Christine Blasey Ford Is Every Woman. This Happens When You Push Us Too Far.
“Does that work for you as well?” Christine Blasey Ford asked the stern, shrill, aggressively defensive Republican chairman of the Senate Judiciary Committee.
“I’m used to being collegial.”
Of course she is. With those few words, Blasey Ford reflected every woman’s innate desire to please the male power structure arrayed before her, to get along with a smile and a nod, to suppress her own needs — and her own trauma.
This is why she kept the memory of an assault 36 years ago locked inside her brain, surfacing publicly only when her alleged assailant, Brett Kavanaugh, was about to ascend to one of the most powerful positions in the country.
This eagerness to please was threaded throughout her extraordinary testimony Thursday, expressed in a still, small voice with genuine hesitation and, one sensed, a lifetime of practice.
And I couldn’t help but ask myself: Do I sound like that, too?
Do I sound like that when I ask permission to ask a question? When I try to smooth over a rough conflict? Am I supposed to sound like that when, instead, I am more assertive and unequivocal?
This is what I found so resonant, and so heartbreaking about watching her guileless presentation: The terror in her eyes magnified through large glasses; her voice nearly breaking at times; tears barely held at bay.
She almost seemed embarrassed by the praise heaped on her by those puffed-up senators, some of whom clearly were hoping that her sacrifice and strength would redound back to them.
But it doesn’t work that way. Instead, women like Christine Blasey Ford, like so many of us, strive to assist the power structure rather than storm it. How many times did she say, “I wish I could be more helpful”?
When Republican Sen. Chuck Grassley demanded that she acknowledge his supposed willingness to travel to California to interview her — instead of requiring her to take an anxiety-laden trip to Washington — she replied that she would “be happy to host you.”
I half expected her to proffer him an invitation for dinner at her home.
But of course, she isn’t living there now. Blasey Ford and her family were forced to move, and move again, because of the disgusting threats against them ever since her name unwittingly surfaced during Kavanaugh’s rushed confirmation hearings — just one of the many serious sacrifices she has had to make in these last excruciating months.

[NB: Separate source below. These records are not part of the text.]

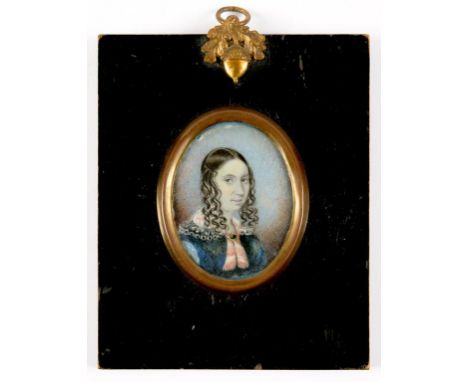 ENGLISH SCHOOL, 19TH C, PORTRAIT MINIATURE OF A YOUNG WOMAN, OVAL 5.5 X 4.5CM, PAPIER MACHE FRAME WITH BRASS HANGER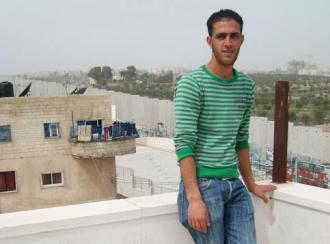 Bilal Jadou inside the Aida refugee camp, overlooking the separation wall and his home on the other side (Nora Barrows-Friedman)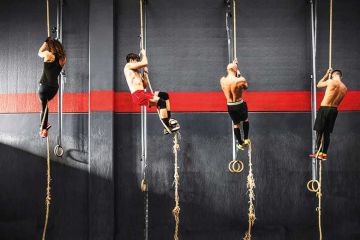 Crossfitters climbing up ropes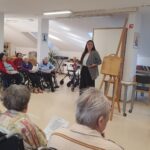 Ženska pripovedovalka stoji pred skupino starejših oseb, ki sedijo v krogu v invalidskih vozičkih in stolih ter poslušajo predstavitev. Ob njej stoji leseno stojalo za kamišibaj.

She relayed this information not with complaint, but as a trembling acknowledgement of the enormous costs of her candor and the “civic duty” that propelled her to speak out.
This is what hundreds of women are discovering as the #MeToo movement sweeps through the calcified corners of our culture. It is frightening to come forward. Doing so bursts open the social bubble that has required so many women — and some men — to suffer in silence, the way that Christine Blasey was silenced when a young Kavanaugh allegedly smothered her mouth with his hand.

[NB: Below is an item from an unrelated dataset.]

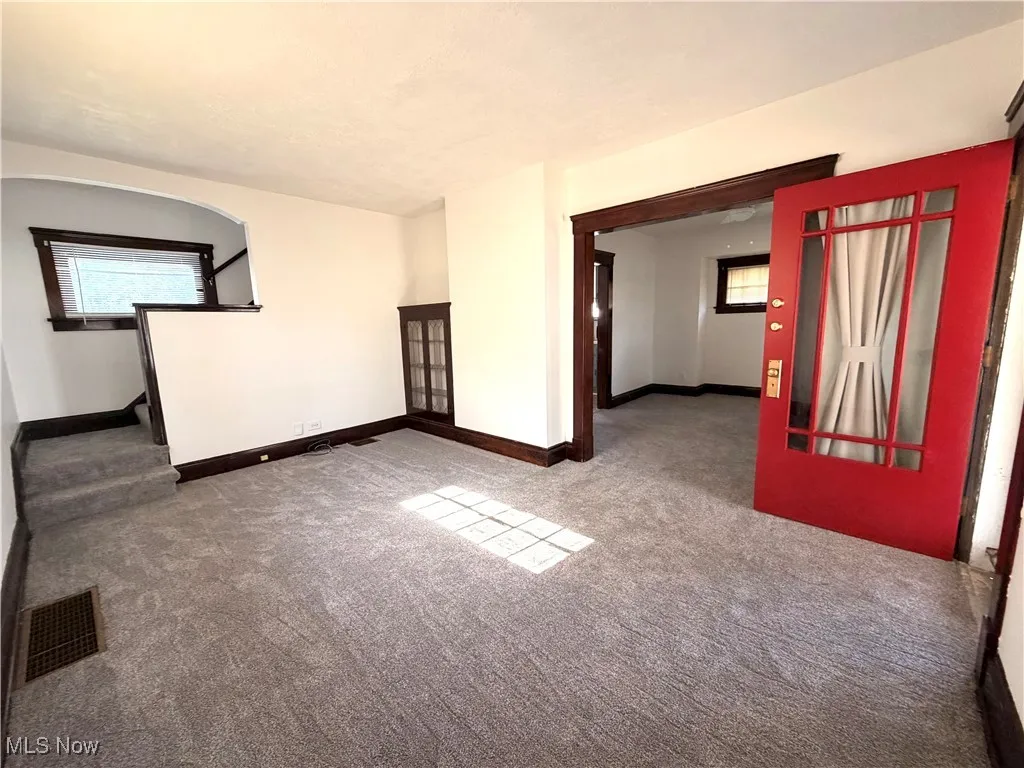 Spare room featuring carpet flooring and plenty of natural light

It is also humiliating. Because no matter how credible the charge, the accuser is always made to feel suspect, her character and behavior questioned and often impugned, just as President Trump has impugned the many women who have come forward with their stories of his misogynist behavior. (Strangely, the only women he seems to believe are Bill Clinton’s accusers.)
I heard that humiliation in the way Blasey Ford recounted what happened after she managed to wrest herself free of her assaulters and was able to hide in a bathroom while they left the room and joined the gathering downstairs. It was their drunken laughter, “the uproarious laughter,” that has haunted her to this day. The laughter of young, entitled boy-men taking terrible advantage of a young woman and not even realize the havoc that they have caused.
Because she was raised to please, to show deference. And now, in four hours of excruciating testimony, she showed us another side of how women behave.